# INSTRUÇÃO A
Resuma em duas frases o texto sobre a semifinal entre Botafogo e Flamengo.
# INSTRUÇÃO B
Segundo o texto sobre a semifinal entre Botafogo e Flamengo, qual foi o placar da primeira partida?
# INSTRUÇÃO C
Escreva a continuação do texto sobre a semifinal entre Botafogo e Flamengo, começando logo depois da última frase apresentada.

# TRECHO DE ORIGEM
+ + + +

Ontem, quarta-feira, tivemos a primeira partida das semifinais da Copa do Brasil, entre Botafogo e Flamengo.

Entre coisas como o zero a zero que levou a decisão ao segundo jogo, a arbitragem confusa e os problemas decorrentes do mau relacionamento entre as diretorias, chamou a atenção o caso de injúria racial de um torcedor do Botafogo aos familiares do jogador Vinícius Jr., do Flamengo.

O torcedor em questão foi denunciado pelos próprios botafoguenses presentes, mas no momento em que escrevo a informação é que prestou depoimento e responderá ao processo em liberdade.

A reflexão destas linhas, entretanto, é outra: até que ponto comportamentos em estádios podem se escorar na velha desculpa “de que o que ocorre no estádio fica em estádio”?

Como os leitores sabem, tenho 42 anos. 38 de estádio – meu primeiro jogo foi o do tricampeonato estadual de 79, contra este mesmo Botafogo, no dia do meu aniversário.

+ + + +

# DADOS ARMAZENADOS

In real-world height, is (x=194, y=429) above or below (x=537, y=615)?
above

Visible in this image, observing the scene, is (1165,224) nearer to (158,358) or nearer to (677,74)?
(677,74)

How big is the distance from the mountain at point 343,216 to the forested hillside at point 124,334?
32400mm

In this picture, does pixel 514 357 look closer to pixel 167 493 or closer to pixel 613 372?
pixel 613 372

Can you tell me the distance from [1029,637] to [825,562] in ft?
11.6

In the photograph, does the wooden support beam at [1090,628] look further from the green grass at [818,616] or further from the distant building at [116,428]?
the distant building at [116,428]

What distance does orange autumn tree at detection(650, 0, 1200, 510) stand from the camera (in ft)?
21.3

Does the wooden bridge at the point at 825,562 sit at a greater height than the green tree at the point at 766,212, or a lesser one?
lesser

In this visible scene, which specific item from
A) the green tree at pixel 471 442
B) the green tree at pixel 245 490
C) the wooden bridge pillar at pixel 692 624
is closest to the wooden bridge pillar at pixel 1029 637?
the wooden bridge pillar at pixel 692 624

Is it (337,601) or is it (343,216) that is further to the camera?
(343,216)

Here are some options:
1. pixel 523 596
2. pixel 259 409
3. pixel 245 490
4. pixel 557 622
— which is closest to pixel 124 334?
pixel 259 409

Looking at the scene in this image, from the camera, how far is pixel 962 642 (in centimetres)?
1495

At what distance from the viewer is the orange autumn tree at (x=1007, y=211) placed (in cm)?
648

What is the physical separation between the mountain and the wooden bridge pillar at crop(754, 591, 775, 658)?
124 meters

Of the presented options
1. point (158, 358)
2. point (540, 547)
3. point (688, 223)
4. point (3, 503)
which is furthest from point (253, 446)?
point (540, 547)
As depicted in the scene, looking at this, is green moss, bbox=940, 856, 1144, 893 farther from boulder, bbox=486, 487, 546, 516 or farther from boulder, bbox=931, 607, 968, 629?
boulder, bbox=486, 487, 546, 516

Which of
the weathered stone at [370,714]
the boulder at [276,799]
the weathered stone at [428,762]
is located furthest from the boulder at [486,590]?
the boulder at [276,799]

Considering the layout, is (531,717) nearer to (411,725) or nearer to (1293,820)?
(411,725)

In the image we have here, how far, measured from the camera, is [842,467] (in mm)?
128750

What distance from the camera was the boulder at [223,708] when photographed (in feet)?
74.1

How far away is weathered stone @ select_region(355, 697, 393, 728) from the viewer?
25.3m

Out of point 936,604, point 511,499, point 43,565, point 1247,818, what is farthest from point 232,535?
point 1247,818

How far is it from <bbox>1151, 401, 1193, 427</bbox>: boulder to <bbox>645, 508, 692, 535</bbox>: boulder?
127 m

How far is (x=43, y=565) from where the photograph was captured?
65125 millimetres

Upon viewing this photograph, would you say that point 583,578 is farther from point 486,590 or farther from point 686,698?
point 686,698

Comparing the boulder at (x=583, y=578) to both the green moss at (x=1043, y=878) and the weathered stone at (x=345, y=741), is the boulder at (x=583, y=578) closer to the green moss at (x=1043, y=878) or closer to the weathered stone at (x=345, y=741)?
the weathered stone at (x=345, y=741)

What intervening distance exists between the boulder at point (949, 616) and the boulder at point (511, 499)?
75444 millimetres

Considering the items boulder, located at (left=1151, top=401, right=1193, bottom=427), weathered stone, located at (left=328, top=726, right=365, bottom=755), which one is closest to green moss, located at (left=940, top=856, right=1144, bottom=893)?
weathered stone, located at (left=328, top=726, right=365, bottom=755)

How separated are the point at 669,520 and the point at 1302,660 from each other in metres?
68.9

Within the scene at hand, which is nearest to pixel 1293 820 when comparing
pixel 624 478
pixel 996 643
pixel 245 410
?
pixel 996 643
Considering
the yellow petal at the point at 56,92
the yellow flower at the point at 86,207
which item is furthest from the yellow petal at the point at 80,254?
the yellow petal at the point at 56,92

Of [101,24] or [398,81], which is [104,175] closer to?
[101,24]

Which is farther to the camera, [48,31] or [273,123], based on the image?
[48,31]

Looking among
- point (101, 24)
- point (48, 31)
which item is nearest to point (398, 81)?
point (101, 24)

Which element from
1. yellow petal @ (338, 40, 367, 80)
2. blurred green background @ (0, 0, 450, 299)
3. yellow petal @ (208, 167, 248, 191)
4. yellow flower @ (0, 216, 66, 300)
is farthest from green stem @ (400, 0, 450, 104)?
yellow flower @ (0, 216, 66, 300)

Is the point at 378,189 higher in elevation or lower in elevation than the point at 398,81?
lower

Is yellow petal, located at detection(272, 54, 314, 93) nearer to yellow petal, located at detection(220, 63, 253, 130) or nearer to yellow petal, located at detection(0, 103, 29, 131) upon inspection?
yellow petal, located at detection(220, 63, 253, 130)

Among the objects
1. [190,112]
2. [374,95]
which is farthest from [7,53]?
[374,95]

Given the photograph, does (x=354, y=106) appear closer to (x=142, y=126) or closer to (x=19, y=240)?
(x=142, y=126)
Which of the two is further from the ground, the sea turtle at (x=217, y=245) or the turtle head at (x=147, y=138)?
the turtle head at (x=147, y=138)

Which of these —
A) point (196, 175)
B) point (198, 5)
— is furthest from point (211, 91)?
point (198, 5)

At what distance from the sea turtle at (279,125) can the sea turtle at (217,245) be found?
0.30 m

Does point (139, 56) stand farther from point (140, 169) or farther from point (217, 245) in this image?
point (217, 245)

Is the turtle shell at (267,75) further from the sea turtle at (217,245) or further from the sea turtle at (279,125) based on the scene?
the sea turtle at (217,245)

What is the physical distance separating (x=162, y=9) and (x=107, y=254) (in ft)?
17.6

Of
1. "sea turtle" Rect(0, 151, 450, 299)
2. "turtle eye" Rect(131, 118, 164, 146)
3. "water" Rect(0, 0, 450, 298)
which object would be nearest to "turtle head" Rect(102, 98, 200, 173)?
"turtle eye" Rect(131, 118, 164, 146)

+ + + +

# RESPOSTA A
Na primeira partida da semifinal da Copa do Brasil entre Botafogo e Flamengo, que terminou zero a zero, chamou a atenção o caso de injúria racial de um torcedor do Botafogo aos familiares de Vinícius Jr. O torcedor foi denunciado pelos próprios botafoguenses e responderá ao processo em liberdade, e quem escreve, com 42 anos e 38 de estádio, propõe refletir até que ponto comportamentos em estádios podem se escorar na desculpa de que o que ocorre no estádio fica no estádio.

# RESPOSTA B
A partida terminou zero a zero.

# RESPOSTA C
Cresci dentro desta cultura. Cantos homofóbicos contra a torcida do Fluminense (não somente), de preconceito social contra nós rubro-negros – que foram assumidos por nós como algo positivo – e outras expressões de intolerância, preconceito e machismo. Muitas vezes com atos de racismo explícito.

Isso era dito como “válido”, pois dentro do estádio “vale tudo para desestabilizar o adversário”. Cheguei a escrever artigo anos atrás sobre o “humor politicamente incorreto dos estádios”, e acho que deveria naquela ocasião ter condenado de forma mais enfática este tipo de comportamento.

Errei, e assumo. Mas isso dá um gancho para outra faceta deste tópico.

Como escrevi em redes sociais hoje mais cedo, para a geração dos meus pais este tipo de comportamento era considerado “aceito”, “normal”, “esperado”. Eram fruto de uma criação mais conservadora e chamar em um estádio alguém de “bicha”, de “preto” ou de “favelado” – apenas para ficar nos exemplos mais comuns – era aceito socialmente. Embora errado, sabemos hoje.

A minha geração é de transição. Foi criada ainda com resquícios deste tipo de comportamento, mas foi “educada” a mudar este comportamento porque, finalmente, tomou a consciência que homofobia, machismo, racismo e preconceito social são coisas que precisam ser erradicadas de nosso convívio.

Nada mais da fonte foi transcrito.